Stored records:
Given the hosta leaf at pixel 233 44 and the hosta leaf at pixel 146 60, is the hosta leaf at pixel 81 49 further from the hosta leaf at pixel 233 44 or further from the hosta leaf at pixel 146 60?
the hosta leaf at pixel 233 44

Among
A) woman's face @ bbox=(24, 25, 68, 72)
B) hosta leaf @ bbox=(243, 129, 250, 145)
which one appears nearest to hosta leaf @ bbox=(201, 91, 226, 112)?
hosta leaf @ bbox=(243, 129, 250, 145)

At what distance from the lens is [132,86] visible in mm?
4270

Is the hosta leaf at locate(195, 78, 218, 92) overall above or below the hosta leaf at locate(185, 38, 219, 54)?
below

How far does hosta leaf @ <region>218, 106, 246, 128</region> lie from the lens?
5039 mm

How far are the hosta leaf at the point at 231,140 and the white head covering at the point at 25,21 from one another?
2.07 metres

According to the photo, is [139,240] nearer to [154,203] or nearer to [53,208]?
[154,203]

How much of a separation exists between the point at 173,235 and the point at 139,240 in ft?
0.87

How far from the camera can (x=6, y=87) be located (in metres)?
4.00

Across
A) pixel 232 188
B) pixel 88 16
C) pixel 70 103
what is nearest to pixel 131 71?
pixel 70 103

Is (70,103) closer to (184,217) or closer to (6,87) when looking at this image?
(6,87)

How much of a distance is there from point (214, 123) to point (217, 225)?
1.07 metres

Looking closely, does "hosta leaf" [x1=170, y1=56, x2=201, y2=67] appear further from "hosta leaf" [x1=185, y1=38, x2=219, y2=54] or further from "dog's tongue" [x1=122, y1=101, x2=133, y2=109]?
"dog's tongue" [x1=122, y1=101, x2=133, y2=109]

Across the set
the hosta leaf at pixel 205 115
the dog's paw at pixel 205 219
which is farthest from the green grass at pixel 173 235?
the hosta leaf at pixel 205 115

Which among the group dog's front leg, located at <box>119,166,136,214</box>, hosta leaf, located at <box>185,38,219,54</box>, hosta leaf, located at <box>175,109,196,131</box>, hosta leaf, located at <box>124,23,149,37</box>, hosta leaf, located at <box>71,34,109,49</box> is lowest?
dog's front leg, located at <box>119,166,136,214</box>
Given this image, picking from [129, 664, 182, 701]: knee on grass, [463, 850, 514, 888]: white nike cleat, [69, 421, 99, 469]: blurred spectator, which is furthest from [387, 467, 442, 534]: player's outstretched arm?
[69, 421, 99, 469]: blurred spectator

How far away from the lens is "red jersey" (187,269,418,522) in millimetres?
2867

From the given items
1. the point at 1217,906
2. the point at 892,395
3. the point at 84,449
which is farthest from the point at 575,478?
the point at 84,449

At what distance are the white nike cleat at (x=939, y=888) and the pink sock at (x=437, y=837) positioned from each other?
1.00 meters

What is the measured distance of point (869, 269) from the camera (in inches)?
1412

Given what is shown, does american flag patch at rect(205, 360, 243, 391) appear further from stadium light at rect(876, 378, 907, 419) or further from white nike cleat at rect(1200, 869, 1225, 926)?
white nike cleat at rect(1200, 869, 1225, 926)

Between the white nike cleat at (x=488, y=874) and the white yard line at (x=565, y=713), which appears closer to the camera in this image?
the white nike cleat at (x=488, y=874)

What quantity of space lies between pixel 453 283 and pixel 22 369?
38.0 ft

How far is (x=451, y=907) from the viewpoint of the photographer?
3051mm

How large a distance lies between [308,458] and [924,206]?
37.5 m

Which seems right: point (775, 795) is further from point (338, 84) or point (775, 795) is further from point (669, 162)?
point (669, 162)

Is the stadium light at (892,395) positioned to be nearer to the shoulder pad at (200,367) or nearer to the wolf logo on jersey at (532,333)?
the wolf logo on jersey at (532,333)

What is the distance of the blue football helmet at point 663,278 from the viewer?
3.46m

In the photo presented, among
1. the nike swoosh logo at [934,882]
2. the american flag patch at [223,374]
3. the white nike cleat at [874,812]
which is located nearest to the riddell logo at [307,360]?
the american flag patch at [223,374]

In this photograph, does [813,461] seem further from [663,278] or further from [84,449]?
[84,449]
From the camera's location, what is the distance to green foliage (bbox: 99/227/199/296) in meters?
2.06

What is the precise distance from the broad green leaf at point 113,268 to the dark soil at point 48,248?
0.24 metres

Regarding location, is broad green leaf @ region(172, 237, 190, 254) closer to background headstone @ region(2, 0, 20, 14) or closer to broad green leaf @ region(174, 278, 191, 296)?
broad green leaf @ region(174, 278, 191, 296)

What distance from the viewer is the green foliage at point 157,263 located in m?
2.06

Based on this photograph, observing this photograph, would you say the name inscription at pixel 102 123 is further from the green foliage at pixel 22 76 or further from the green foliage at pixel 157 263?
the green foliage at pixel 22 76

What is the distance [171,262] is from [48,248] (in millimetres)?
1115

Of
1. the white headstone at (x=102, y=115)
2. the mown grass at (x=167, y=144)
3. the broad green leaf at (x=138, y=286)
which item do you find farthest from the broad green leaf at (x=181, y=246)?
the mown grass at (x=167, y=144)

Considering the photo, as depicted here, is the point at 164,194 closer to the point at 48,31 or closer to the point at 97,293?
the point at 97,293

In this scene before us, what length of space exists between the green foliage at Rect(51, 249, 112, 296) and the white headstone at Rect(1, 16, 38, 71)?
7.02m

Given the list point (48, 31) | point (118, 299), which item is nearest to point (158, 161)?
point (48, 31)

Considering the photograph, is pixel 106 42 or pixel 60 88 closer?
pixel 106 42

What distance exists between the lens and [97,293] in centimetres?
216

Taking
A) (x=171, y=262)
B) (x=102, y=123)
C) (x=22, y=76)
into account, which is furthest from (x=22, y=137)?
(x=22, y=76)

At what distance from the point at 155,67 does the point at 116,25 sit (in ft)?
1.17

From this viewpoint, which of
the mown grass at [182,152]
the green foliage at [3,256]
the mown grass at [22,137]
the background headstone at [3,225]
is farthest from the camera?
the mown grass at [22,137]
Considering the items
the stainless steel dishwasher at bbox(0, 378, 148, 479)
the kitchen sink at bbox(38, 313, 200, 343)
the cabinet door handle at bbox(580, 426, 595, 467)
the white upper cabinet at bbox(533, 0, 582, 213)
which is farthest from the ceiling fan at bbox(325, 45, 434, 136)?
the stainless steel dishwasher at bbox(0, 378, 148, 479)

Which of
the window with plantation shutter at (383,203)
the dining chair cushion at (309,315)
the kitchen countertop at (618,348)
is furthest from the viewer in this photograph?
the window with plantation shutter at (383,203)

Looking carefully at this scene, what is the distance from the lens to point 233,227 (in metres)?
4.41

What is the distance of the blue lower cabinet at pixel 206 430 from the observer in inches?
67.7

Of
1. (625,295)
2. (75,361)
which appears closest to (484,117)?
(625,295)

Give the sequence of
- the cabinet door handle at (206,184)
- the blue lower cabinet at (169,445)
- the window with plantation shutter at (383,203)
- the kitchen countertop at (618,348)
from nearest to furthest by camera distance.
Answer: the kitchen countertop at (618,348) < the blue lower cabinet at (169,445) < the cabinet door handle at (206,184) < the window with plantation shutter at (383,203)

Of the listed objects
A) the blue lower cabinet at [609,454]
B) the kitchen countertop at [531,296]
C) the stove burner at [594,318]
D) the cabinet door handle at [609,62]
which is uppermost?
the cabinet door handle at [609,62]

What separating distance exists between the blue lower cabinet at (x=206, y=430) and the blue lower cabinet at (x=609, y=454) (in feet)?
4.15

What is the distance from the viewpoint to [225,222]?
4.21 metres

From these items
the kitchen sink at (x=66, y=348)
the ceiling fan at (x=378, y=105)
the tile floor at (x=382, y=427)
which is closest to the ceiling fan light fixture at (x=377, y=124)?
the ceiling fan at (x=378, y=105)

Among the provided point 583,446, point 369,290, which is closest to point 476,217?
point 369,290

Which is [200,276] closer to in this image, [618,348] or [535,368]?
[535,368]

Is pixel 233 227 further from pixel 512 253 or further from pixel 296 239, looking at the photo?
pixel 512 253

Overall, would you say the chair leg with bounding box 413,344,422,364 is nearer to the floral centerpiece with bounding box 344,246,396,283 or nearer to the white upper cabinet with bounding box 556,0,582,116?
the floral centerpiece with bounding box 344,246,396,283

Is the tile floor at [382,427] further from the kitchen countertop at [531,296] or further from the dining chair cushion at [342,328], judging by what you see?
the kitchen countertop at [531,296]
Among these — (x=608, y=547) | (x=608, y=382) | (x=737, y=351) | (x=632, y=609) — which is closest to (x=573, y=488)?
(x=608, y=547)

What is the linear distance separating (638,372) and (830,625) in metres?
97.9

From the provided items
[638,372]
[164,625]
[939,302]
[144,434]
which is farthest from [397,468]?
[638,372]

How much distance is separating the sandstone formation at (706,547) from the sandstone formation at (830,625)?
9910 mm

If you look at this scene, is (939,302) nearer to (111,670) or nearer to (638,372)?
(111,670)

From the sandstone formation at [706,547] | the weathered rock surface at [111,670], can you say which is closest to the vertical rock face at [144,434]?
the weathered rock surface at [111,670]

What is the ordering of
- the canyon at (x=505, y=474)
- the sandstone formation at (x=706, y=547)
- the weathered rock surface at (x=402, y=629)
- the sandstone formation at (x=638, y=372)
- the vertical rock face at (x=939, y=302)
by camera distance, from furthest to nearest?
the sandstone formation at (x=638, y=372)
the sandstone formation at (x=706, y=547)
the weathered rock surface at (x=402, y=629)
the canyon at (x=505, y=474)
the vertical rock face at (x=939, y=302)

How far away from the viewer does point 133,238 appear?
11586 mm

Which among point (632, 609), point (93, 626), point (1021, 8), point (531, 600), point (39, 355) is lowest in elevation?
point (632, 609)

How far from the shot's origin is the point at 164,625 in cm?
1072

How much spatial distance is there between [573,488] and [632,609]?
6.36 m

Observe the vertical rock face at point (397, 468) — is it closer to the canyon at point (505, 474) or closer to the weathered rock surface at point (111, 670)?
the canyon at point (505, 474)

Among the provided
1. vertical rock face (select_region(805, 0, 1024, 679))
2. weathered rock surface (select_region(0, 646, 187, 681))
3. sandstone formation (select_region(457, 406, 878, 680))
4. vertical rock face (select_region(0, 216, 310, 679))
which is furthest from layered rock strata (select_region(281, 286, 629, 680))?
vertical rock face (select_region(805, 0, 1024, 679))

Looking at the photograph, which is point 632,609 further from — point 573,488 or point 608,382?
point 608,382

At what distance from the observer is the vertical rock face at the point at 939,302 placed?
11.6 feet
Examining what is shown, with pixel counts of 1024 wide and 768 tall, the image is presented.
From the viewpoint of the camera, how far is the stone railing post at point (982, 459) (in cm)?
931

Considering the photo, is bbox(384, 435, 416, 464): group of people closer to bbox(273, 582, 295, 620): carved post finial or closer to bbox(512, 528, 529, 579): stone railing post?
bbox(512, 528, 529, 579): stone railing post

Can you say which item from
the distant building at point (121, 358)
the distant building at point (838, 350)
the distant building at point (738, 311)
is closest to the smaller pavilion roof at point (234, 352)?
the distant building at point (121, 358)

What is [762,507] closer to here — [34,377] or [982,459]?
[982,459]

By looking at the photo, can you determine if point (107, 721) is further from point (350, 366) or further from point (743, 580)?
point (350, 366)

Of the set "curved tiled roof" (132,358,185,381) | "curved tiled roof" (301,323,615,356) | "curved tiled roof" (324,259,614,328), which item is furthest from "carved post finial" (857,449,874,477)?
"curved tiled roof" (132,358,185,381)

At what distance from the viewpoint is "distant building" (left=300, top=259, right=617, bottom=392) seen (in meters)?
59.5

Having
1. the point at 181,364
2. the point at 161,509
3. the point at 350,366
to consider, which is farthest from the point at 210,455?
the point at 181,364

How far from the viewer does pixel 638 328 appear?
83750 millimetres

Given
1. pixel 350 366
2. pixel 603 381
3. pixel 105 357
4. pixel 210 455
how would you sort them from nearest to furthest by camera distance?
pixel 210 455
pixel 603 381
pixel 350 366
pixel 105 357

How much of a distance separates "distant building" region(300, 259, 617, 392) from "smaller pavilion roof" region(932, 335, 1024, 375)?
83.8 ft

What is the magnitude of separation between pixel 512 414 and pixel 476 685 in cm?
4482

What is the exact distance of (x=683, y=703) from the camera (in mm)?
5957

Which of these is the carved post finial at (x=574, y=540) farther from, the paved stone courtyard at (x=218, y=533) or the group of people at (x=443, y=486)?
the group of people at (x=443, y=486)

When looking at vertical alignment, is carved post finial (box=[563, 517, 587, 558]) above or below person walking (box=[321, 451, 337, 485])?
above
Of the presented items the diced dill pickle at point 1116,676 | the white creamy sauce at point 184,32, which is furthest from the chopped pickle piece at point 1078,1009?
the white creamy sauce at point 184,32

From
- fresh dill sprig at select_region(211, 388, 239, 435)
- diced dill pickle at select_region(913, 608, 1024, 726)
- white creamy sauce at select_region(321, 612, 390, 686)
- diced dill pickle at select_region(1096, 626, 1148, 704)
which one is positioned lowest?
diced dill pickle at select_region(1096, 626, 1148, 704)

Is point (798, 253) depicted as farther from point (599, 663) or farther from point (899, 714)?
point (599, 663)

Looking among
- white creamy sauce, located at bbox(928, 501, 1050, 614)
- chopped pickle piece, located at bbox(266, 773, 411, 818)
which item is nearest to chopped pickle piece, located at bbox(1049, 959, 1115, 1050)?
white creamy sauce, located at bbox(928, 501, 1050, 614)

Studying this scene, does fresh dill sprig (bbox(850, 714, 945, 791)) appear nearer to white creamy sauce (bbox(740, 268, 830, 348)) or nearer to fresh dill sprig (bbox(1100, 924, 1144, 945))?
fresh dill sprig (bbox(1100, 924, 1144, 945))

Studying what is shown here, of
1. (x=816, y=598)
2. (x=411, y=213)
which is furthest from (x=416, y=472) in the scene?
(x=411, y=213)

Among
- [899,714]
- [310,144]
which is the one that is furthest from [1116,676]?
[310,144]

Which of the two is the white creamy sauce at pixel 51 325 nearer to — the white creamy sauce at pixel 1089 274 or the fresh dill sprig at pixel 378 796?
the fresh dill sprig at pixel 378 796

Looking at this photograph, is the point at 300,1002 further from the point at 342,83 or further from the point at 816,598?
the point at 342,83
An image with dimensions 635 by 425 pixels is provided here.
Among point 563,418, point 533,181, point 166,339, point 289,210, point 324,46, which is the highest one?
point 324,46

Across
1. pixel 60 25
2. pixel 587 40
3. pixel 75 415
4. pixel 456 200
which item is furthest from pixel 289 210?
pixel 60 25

DIRECTIVE —
Take the line with "Studying this scene, does" and all lines after it to the last line, and reproduce them exactly.

RESULT FOR THIS EXERCISE —
Studying this scene, does fresh dill sprig (bbox(850, 714, 945, 791)) appear nearer to white creamy sauce (bbox(740, 268, 830, 348)) or nearer to fresh dill sprig (bbox(1100, 924, 1144, 945))?
fresh dill sprig (bbox(1100, 924, 1144, 945))

Studying what is shown here, of
1. (x=816, y=598)
2. (x=411, y=213)
which is furthest from (x=416, y=472) in the scene?
(x=411, y=213)

Among
- [899,714]
- [310,144]
which is the one that is furthest from [1116,676]?
[310,144]

Which of the two is the white creamy sauce at pixel 51 325 nearer to — the white creamy sauce at pixel 1089 274 or the fresh dill sprig at pixel 378 796?
the fresh dill sprig at pixel 378 796

Looking at this photograph, is the point at 300,1002 further from the point at 342,83 or further from the point at 816,598?
the point at 342,83
An image with dimensions 635 by 425 pixels is provided here.
Among point 563,418, point 533,181, point 166,339, point 289,210, point 324,46, which is the highest one?
point 324,46

Across
1. pixel 60 25
2. pixel 587 40
3. pixel 75 415
4. pixel 456 200
which item is furthest from pixel 289 210?
pixel 60 25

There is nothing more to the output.